In Massachusetts’ law, for purposes of workers’ compensation and wage laws, there is a presumption of an employer-employee relationship unless three conditions are met:
(1) Freedom from control - Is the worker free from management control and direction? Does he have discretion / decision making power in performing the service?
(2) The work is outside the employer’s usual course of business - Is the work to be performed by the individual ordinarily done within the business setting? Is it unique or different from the work normally carried out?
(3) The work is engaged in an independent trade - Is this person normally engaged in the same type of occupation, profession or business?

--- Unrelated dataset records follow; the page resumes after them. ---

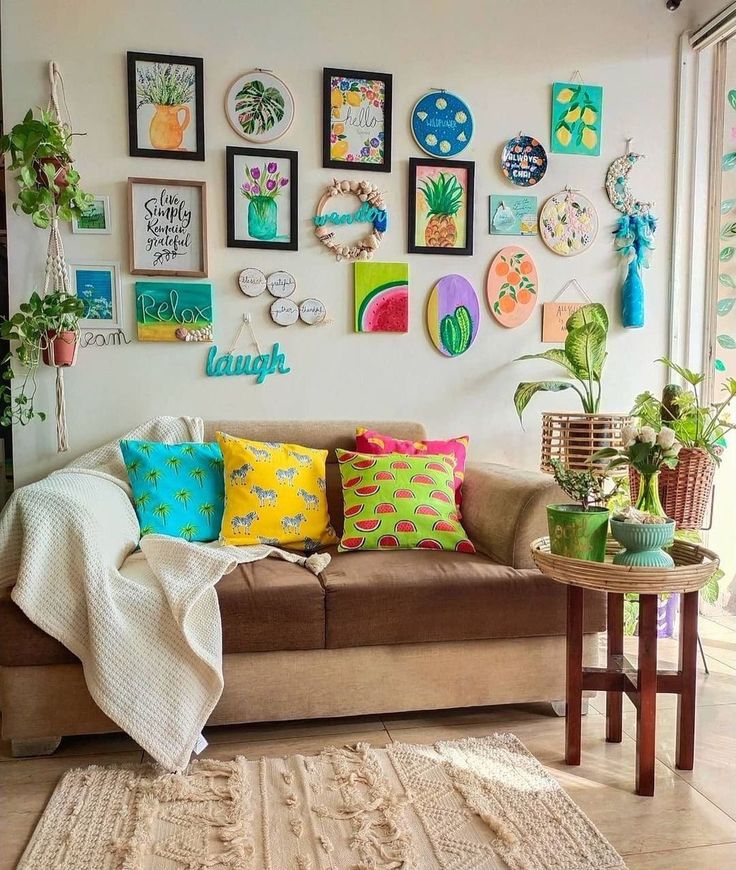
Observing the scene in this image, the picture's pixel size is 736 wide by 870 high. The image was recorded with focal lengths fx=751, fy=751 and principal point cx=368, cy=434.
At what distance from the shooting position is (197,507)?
2.39 metres

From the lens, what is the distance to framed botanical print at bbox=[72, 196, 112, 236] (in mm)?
2646

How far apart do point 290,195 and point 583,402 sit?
4.44ft

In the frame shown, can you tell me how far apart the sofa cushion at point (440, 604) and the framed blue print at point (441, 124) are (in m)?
1.65

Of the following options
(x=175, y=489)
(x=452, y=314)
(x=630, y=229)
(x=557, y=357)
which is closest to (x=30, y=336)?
(x=175, y=489)

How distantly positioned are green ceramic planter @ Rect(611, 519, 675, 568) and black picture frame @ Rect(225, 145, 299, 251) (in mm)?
1665

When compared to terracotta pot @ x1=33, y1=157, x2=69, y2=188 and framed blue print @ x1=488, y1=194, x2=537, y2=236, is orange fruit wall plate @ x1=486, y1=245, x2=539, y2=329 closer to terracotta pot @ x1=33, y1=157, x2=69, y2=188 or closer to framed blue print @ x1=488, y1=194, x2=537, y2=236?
framed blue print @ x1=488, y1=194, x2=537, y2=236

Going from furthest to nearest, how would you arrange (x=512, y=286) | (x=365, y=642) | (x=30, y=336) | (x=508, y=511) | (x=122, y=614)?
(x=512, y=286) → (x=30, y=336) → (x=508, y=511) → (x=365, y=642) → (x=122, y=614)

The Department of Workforce Development (DWD)/ Division of Unemployment Assistance (DUA) is particularly stringent in its application of the employee presumption. It’s also true that individuals who happily agreed to serve as independent contractors sometimes run down to the unemployment office to apply for benefits once their contracts have been terminated.
The DWD narrowly interprets the term “freedom from control.” In a recent decision, an independent contractor who performed most of his work out of his own garage, using his own laptop and tools, was found to be an employee. The reasons: he did report into the business on occasion; he used the company’s timesheet to report his hours; and he worked at the employer’s premises several times when his own equipment was not sufficient for the particular job. He was not “supervised” in the traditional sense but he was viewed as under “control” of the business. He was allowed to collect benefits.

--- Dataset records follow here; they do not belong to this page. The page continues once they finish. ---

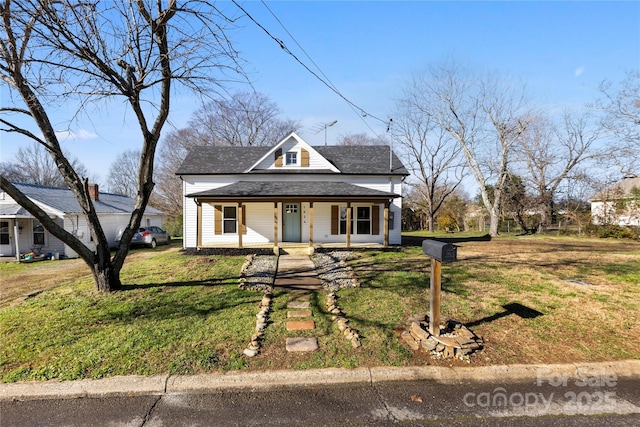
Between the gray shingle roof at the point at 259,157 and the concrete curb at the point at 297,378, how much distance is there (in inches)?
473

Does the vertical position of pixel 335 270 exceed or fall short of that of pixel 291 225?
it falls short

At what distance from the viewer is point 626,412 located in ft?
10.0

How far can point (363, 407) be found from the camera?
3135 mm

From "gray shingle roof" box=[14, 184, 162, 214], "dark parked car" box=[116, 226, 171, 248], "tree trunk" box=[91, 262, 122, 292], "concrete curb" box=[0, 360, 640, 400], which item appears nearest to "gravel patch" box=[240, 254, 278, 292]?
"tree trunk" box=[91, 262, 122, 292]

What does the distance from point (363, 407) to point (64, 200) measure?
20.9 metres

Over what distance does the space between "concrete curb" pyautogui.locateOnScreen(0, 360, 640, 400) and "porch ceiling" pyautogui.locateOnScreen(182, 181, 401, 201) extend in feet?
31.8

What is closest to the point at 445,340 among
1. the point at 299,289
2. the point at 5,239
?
the point at 299,289

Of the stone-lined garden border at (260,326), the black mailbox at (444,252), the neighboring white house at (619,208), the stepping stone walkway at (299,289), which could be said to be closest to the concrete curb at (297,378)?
the stone-lined garden border at (260,326)

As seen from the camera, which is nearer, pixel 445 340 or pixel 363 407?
pixel 363 407

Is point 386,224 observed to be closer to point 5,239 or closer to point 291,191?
point 291,191

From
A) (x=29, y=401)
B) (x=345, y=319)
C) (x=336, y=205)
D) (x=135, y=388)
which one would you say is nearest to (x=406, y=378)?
(x=345, y=319)

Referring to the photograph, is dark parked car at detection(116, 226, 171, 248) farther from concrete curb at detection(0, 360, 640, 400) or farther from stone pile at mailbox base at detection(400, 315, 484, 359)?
stone pile at mailbox base at detection(400, 315, 484, 359)

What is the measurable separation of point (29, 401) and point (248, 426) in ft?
8.11

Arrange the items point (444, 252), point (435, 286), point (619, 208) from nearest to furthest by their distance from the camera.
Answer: point (444, 252)
point (435, 286)
point (619, 208)
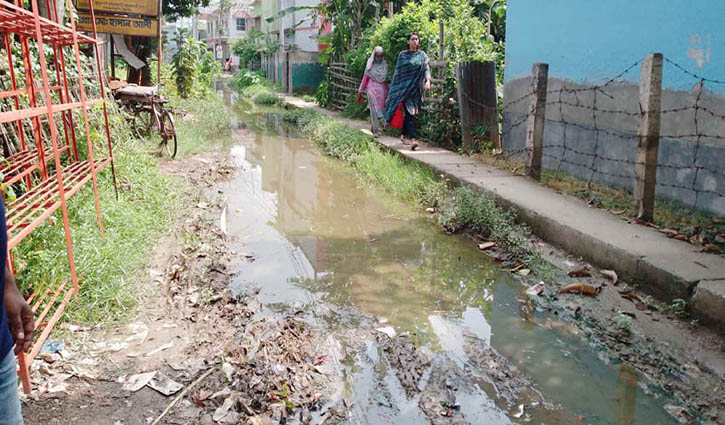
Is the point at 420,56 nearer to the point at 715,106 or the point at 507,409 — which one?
the point at 715,106

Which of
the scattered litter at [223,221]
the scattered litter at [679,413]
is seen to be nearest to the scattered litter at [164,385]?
the scattered litter at [679,413]

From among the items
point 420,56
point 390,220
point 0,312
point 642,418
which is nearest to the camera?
point 0,312

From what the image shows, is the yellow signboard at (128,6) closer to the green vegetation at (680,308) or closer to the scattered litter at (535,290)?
the scattered litter at (535,290)

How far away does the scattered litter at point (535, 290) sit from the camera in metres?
4.49

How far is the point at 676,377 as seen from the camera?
329 centimetres

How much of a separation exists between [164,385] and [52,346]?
0.74 metres

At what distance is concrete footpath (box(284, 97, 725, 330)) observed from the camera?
3.81 meters

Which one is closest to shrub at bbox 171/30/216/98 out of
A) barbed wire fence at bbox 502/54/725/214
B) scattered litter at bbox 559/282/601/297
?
barbed wire fence at bbox 502/54/725/214

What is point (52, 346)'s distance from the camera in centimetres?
321

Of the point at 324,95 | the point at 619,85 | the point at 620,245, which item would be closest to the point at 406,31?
the point at 619,85

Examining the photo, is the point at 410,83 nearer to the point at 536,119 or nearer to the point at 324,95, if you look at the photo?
the point at 536,119

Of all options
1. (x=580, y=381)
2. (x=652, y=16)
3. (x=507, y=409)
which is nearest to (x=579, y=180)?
(x=652, y=16)

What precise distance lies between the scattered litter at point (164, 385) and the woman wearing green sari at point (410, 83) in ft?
22.6

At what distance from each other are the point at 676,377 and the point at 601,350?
1.47 feet
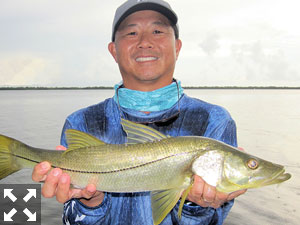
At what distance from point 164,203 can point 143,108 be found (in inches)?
55.8

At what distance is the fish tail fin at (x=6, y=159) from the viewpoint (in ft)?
10.9

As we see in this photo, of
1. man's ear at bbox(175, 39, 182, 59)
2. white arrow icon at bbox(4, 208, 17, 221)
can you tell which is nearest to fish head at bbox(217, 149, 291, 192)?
man's ear at bbox(175, 39, 182, 59)

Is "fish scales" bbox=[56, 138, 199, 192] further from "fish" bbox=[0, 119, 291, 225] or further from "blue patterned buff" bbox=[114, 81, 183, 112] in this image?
"blue patterned buff" bbox=[114, 81, 183, 112]

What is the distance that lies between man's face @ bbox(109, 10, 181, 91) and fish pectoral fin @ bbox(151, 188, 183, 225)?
5.16 ft

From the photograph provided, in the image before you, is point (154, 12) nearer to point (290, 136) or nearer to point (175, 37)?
point (175, 37)

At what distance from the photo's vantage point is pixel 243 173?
296 cm

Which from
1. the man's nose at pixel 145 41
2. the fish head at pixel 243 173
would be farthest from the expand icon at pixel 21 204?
the fish head at pixel 243 173

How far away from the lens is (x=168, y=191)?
3.03m

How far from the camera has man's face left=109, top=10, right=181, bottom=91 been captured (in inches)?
155

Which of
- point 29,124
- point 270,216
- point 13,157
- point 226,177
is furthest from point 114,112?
point 29,124

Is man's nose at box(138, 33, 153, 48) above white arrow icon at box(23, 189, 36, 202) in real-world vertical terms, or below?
above

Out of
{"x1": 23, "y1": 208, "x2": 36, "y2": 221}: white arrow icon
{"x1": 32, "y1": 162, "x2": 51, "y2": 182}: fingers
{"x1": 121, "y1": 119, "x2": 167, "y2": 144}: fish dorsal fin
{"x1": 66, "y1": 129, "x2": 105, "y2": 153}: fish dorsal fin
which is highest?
{"x1": 121, "y1": 119, "x2": 167, "y2": 144}: fish dorsal fin

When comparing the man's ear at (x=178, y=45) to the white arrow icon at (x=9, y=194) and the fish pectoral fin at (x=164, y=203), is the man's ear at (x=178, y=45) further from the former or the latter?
the white arrow icon at (x=9, y=194)

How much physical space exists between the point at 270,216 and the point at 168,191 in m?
6.22
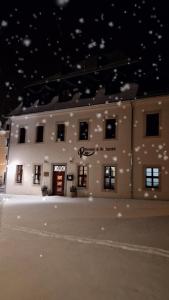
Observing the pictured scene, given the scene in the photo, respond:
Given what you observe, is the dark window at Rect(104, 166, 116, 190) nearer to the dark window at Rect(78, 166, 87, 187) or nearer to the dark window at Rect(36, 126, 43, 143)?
the dark window at Rect(78, 166, 87, 187)

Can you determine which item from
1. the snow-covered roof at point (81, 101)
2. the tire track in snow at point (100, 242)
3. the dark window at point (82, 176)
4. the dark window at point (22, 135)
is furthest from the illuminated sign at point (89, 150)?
the tire track in snow at point (100, 242)

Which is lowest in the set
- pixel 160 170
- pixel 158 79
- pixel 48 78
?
pixel 160 170

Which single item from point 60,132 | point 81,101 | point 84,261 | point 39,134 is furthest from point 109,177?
point 84,261

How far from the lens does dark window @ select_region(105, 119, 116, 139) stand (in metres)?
21.0

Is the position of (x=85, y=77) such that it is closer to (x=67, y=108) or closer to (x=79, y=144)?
(x=67, y=108)

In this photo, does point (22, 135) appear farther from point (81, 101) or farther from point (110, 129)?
point (110, 129)

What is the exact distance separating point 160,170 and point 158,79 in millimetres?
6231

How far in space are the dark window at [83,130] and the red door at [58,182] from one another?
309 centimetres

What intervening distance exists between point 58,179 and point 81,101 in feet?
20.4

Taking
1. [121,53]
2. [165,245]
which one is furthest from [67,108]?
[165,245]

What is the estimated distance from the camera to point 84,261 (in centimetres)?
541

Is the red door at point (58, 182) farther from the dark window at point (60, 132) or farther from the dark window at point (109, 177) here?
the dark window at point (109, 177)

There are situations where an outside service provider is usually an independent contractor, such as an attorney, accountant, web designer or bookkeeper. Other functions are not as easily categorized, especially with individuals who perform the work at your premises. If you’re unsure whether a worker meets all three conditions, you should consult an employment law attorney.
Considering the federal analysis test (20 factors used by the Internal Revenue Service), as well as the Fair Labor Standards Act, more often than not a person providing services to your business is an employee.